• Task instructions: Collect every line in the data below that contains the string "glass".
Begin Given data
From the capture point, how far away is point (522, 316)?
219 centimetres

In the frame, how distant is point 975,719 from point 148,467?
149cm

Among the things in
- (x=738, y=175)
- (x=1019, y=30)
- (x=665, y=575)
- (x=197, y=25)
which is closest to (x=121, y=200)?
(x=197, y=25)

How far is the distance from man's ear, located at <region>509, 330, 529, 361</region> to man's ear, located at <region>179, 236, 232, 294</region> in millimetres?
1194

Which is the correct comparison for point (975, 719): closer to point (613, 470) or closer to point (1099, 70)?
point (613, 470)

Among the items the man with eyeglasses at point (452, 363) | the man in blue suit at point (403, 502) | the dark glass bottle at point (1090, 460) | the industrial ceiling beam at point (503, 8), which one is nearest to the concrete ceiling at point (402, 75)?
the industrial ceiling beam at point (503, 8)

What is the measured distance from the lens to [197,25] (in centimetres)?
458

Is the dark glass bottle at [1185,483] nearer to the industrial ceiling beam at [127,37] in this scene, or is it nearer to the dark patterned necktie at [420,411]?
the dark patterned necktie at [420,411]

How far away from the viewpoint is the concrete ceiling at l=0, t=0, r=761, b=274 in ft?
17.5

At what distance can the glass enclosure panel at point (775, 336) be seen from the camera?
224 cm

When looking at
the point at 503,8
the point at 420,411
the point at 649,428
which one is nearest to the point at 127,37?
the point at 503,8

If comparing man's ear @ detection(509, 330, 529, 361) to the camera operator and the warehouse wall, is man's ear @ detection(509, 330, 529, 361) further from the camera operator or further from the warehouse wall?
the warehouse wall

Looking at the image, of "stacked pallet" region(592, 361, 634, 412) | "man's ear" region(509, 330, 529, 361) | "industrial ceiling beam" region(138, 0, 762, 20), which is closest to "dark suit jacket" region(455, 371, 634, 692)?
End Given data
• Result below:
Among the items the man with eyeglasses at point (452, 363) | the man in blue suit at point (403, 502) | the dark glass bottle at point (1090, 460) | the industrial ceiling beam at point (503, 8), which one is nearest to the concrete ceiling at point (402, 75)?
Is the dark glass bottle at [1185,483] nearer to the industrial ceiling beam at [127,37] in this scene, or is it nearer to the dark patterned necktie at [420,411]?
At what distance can the glass enclosure panel at point (775, 336) be seen from the camera?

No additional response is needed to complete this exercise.